» **Document extract**:
[PATCH v6 11/13] KVM: arm64: Handle RAS SErrors from EL1 on guest exit

Tue Jan 23 07:32:45 PST 2018

On Mon, Jan 22, 2018 at 06:18:54PM +0000, James Morse wrote:
> Hi Christoffer,
> 
> On 19/01/18 19:20, Christoffer Dall wrote:
> > On Mon, Jan 15, 2018 at 07:39:04PM +0000, James Morse wrote:
> >> We expect to have firmware-first handling of RAS SErrors, with errors
> >> notified via an APEI method. For systems without firmware-first, add
> >> some minimal handling to KVM.
> >>
> >> There are two ways KVM can take an SError due to a guest, either may be a
> >> RAS error: we exit the guest due to an SError routed to EL2 by HCR_EL2.AMO,
> >> or we take an SError from EL2 when we unmask PSTATE.A from __guest_exit.
> >>
> >> For SError that interrupt a guest and are routed to EL2 the existing
> >> behaviour is to inject an impdef SError into the guest.
> >>
> >> Add code to handle RAS SError based on the ESR. For uncontained and
> >> uncategorized errors arm64_is_fatal_ras_serror() will panic(), these
> >> errors compromise the host too. All other error types are contained:
> >> For the fatal errors the vCPU can't make progress, so we inject a virtual
> >> SError. We ignore contained errors where we can make progress as if
> >> we're lucky, we may not hit them again.
> >>
> >> If only some of the CPUs support RAS the guest will see the cpufeature
> >> sanitised version of the id registers, but we may still take RAS SError
> >> on this CPU. Move the SError handling out of handle_exit() into a new
> >> handler that runs before we can be preempted. This allows us to use
> >> this_cpu_has_cap(), via arm64_is_ras_serror().
> > 
> > Would it be possible to optimize this a bit later on by caching
> > this_cpu_has_cap() in vcpu_load() so that we can use a single
> > handle_exit function to process all exits?
> 
> If vcpu_load() prevents pre-emption between the guest-exit exception and the
> this_cpu_has_cap() test then we wouldn't need a separate handle_exit().

It doesn't, but you'd get another vcpu_put() / vcpu_load() if you get
preempted, and you could record anything you need to know about the CPU
that actually ran the guest in vcpu_put().

So it might be possible to call some "process pending serror" function
in vcpu_put().

> 
> But, if we support kernel-first RAS or firmware-first's NOTIFY_SEI we shouldn't
> unmask SError until we've fed the guest-exit:SError into the RAS code. This
> would also need the SError related handle_exit() calls to be separate/earlier.
> (there was some verbiage on this in the cover letter).

Yeah, I sort-of understood where this was going...

> 
> (I started down the 'make handle_exit() non-preemptible', but WF{E,I}'s
> kvm_vcpu_block()->schedule() and kvm_vcpu_on_spin()s use of kvm_vcpu_yield_to()

» **What is required**: Could you transcribe the part of the KVM patch discussion starting at "It doesn't, but" and ending at "this was going..."? Rely only on the patch discussion above and nothing outside it.

» **Data lines**:

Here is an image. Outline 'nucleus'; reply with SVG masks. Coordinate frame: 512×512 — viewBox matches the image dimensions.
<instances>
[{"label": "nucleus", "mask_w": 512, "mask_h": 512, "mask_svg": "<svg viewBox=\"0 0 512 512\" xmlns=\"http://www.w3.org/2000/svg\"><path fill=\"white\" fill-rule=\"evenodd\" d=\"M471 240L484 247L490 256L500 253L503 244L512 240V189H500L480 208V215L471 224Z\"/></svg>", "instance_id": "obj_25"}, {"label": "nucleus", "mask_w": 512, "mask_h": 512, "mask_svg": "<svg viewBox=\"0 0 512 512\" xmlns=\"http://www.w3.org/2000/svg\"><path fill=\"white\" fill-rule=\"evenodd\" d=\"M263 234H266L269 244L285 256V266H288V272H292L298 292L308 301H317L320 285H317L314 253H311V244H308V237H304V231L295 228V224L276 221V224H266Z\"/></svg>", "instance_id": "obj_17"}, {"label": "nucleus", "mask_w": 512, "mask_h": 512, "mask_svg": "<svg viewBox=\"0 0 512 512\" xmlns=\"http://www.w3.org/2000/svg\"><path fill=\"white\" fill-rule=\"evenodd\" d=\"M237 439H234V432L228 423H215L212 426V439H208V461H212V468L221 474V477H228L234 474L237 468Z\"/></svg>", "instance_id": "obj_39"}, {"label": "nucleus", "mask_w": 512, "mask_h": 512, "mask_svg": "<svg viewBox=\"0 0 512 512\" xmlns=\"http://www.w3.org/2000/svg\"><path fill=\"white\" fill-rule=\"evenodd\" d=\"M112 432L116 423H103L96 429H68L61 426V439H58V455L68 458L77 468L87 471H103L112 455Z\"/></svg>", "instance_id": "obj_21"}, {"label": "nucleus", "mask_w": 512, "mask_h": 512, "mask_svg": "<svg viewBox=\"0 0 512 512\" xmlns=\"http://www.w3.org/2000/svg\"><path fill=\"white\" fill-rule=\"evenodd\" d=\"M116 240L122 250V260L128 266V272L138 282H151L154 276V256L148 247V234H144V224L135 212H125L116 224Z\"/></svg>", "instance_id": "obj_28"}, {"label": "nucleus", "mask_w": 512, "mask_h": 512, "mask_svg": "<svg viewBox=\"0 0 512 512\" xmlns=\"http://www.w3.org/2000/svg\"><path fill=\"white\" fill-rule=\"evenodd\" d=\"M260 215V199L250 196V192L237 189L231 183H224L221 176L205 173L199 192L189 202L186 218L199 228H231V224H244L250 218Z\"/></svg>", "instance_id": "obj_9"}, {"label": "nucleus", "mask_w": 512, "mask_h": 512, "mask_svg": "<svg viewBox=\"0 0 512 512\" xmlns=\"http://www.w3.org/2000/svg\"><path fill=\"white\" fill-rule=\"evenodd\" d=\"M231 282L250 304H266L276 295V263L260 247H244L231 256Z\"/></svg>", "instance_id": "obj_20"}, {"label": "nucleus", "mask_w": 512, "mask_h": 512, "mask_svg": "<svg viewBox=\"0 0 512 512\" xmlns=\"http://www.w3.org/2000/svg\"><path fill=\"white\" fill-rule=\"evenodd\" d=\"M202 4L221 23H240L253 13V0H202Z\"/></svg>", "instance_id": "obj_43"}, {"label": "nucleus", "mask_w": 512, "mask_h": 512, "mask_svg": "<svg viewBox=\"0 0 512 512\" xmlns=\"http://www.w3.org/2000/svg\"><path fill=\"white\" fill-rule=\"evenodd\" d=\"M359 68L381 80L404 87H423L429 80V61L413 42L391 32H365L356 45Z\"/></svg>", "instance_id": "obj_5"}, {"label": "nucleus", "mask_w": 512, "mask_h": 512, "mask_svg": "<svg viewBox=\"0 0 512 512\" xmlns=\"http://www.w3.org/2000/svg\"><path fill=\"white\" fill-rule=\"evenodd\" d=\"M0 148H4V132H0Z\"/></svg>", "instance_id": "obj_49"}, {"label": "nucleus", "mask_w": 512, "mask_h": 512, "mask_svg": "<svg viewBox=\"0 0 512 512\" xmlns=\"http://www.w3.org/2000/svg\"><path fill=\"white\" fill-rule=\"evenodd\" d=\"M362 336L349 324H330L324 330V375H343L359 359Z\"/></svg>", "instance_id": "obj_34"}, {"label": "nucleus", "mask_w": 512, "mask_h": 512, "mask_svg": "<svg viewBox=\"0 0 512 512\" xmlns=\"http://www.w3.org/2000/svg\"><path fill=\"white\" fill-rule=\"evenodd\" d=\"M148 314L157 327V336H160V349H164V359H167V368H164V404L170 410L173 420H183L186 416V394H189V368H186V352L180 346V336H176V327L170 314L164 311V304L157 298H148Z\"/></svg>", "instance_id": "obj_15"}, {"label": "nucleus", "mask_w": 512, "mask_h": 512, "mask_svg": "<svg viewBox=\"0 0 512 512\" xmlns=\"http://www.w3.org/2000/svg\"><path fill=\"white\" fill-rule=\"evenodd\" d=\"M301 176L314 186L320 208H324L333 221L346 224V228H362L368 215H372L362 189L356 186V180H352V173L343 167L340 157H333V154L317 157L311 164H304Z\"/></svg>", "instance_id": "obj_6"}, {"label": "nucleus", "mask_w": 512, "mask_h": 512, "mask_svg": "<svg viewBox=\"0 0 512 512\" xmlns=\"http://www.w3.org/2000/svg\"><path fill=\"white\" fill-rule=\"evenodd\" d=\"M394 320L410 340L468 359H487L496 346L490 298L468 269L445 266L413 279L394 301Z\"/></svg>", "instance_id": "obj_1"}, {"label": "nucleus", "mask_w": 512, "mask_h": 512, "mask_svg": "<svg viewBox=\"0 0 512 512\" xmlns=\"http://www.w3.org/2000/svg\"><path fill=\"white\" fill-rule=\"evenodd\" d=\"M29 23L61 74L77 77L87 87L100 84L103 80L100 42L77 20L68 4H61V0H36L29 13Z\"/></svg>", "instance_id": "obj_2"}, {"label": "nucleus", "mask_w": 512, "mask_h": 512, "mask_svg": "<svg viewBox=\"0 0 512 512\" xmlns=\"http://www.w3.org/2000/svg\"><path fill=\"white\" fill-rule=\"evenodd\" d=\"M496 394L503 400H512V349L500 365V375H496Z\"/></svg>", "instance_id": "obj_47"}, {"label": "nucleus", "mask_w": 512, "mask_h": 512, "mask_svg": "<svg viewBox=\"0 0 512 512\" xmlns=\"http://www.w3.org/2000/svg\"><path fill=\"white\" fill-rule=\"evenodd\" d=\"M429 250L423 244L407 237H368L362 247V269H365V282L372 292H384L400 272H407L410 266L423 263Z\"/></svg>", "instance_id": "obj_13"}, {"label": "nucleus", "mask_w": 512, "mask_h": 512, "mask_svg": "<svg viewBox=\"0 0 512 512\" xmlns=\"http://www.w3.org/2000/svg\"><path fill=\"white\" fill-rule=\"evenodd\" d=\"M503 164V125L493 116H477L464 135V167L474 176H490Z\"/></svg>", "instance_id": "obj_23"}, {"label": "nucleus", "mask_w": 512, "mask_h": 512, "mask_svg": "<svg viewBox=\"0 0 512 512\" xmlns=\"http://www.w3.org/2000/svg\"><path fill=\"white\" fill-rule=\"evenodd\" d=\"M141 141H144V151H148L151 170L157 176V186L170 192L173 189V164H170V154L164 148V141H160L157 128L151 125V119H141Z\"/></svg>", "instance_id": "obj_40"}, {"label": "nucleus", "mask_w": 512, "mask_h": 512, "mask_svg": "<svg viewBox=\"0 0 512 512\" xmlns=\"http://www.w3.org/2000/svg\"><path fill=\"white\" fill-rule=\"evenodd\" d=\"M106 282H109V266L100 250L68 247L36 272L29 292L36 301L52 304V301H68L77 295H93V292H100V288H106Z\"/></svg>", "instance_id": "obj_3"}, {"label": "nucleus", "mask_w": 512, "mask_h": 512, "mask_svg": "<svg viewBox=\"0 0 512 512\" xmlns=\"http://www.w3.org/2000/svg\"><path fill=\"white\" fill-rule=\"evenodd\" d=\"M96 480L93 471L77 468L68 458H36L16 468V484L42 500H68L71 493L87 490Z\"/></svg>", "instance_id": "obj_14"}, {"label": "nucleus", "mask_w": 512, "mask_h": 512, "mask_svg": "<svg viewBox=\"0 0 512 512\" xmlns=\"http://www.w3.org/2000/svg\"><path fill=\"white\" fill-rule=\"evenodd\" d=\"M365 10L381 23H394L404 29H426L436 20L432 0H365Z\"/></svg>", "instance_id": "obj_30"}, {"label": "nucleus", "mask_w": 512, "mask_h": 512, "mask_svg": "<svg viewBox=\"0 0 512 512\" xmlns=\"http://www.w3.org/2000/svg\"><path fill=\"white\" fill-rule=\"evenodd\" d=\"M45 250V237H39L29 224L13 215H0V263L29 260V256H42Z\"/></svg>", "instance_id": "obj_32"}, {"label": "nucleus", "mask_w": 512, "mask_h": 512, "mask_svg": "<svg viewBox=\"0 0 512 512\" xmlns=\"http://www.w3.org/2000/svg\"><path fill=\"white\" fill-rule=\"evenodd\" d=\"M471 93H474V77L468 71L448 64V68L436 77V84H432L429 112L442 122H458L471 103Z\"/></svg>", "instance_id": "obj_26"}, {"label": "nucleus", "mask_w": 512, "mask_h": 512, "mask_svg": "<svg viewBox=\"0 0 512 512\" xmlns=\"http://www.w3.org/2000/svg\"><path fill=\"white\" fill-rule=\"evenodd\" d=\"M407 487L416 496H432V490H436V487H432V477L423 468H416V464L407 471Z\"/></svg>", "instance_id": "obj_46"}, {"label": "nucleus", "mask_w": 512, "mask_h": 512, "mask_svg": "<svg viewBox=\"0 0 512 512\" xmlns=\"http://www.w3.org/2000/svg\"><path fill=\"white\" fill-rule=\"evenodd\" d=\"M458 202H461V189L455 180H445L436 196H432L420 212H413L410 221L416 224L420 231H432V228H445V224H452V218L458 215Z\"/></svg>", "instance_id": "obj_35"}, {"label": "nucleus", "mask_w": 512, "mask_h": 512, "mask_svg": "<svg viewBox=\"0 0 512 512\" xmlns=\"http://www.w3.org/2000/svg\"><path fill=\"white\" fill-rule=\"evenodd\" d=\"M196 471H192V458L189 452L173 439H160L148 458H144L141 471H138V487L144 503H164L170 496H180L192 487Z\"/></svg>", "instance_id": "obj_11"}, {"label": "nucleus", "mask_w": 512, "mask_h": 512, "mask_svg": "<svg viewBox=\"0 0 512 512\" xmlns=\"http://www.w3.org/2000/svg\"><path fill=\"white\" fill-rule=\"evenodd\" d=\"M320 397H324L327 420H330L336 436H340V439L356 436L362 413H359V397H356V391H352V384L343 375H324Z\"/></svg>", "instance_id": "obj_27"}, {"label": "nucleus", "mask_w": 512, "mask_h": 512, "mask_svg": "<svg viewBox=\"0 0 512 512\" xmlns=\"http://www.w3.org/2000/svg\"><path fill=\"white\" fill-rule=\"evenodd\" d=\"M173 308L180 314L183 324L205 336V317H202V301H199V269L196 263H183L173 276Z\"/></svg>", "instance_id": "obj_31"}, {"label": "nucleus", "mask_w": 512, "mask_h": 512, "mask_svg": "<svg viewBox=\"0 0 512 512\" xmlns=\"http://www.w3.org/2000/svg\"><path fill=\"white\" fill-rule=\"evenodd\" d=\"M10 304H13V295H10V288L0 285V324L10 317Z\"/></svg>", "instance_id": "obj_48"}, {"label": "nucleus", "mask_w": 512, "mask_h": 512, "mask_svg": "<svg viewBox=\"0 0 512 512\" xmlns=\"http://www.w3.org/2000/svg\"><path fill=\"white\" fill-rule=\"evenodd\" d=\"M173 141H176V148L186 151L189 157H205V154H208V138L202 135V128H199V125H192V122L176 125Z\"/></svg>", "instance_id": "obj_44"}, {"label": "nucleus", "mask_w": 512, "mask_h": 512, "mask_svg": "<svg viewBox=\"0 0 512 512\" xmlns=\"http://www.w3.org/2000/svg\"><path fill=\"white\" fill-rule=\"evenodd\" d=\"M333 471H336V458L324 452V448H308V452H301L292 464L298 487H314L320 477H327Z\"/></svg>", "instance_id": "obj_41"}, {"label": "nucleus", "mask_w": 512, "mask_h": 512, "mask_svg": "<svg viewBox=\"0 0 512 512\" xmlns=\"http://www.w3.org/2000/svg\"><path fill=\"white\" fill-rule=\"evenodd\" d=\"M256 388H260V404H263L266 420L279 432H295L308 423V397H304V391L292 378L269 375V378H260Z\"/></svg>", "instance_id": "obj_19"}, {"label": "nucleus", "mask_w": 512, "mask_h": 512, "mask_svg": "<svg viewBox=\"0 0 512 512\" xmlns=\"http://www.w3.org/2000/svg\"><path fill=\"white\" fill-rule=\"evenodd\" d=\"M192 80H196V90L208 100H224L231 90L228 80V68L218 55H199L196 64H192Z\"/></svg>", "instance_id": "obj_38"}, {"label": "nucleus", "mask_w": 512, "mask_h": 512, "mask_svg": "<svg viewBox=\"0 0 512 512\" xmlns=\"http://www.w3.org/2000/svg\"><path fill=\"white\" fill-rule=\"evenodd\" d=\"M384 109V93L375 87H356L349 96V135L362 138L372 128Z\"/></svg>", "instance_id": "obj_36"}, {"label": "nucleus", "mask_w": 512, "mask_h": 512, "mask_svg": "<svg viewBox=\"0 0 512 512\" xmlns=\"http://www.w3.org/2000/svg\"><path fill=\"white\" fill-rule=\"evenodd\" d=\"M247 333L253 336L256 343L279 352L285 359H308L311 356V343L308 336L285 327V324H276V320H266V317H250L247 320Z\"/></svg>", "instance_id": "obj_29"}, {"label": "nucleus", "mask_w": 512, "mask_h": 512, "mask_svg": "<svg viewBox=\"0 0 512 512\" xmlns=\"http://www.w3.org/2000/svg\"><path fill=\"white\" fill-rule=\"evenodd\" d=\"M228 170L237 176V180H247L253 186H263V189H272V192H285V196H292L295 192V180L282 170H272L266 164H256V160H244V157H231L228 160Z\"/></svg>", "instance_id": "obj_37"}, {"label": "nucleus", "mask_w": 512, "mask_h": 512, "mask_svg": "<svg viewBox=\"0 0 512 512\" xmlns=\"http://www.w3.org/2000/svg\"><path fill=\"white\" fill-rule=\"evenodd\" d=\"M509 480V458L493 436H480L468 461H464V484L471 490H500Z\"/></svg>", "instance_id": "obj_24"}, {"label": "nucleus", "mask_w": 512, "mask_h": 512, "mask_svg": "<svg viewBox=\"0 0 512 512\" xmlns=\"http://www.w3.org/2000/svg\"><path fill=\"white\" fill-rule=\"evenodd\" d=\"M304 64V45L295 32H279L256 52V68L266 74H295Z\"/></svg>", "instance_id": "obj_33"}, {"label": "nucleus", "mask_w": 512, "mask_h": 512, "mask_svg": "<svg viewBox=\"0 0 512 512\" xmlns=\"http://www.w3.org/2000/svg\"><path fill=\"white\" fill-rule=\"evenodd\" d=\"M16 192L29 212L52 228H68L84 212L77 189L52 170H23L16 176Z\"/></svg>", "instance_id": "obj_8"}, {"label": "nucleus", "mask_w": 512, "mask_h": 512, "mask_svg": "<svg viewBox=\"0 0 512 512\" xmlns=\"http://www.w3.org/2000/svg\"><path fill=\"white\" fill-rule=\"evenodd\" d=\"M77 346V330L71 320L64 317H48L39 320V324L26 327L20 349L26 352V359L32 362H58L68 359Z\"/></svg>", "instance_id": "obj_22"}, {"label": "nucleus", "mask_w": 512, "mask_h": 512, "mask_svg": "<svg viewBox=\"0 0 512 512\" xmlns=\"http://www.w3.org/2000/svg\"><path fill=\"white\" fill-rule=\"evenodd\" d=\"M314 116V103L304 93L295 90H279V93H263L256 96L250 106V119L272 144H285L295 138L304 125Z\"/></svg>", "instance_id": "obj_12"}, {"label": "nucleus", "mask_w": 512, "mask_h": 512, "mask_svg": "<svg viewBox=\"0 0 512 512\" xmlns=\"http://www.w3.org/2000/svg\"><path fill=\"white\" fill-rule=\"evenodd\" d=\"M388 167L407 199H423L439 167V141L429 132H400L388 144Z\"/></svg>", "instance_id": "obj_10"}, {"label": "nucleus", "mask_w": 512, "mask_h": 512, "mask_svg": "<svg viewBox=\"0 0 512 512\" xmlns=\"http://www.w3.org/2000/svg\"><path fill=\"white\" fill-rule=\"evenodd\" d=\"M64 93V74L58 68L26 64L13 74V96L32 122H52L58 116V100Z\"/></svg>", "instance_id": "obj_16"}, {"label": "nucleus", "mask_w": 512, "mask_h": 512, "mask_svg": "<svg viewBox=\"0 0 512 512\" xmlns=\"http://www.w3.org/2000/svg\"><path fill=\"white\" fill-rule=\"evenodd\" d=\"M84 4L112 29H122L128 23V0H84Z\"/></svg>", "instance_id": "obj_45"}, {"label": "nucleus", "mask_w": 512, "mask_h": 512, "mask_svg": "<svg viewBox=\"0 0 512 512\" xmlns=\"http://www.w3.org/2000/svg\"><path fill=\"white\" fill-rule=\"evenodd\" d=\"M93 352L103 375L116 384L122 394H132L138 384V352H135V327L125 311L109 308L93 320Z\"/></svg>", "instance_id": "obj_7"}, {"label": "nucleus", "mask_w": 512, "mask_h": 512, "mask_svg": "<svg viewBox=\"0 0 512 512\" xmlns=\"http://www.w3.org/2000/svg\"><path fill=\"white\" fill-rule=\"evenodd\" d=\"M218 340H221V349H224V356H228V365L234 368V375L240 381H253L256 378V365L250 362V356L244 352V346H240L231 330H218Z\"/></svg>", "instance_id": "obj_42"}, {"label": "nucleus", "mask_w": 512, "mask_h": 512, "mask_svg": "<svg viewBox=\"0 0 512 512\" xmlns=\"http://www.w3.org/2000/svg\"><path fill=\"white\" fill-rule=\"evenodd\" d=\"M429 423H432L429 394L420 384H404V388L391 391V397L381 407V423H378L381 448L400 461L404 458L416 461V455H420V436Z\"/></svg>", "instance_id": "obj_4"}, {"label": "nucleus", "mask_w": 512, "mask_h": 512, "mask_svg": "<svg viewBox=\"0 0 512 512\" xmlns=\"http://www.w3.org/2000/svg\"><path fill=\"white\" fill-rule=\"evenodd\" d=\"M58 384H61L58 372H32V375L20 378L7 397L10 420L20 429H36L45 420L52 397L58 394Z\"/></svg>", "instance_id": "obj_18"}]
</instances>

» **Written solution**:
It doesn't, but you'd get another vcpu_put() / vcpu_load() if you get
preempted, and you could record anything you need to know about the CPU
that actually ran the guest in vcpu_put().

So it might be possible to call some "process pending serror" function
in vcpu_put().

> 
> But, if we support kernel-first RAS or firmware-first's NOTIFY_SEI we shouldn't
> unmask SError until we've fed the guest-exit:SError into the RAS code. This
> would also need the SError related handle_exit() calls to be separate/earlier.
> (there was some verbiage on this in the cover letter).

Yeah, I sort-of understood where this was going...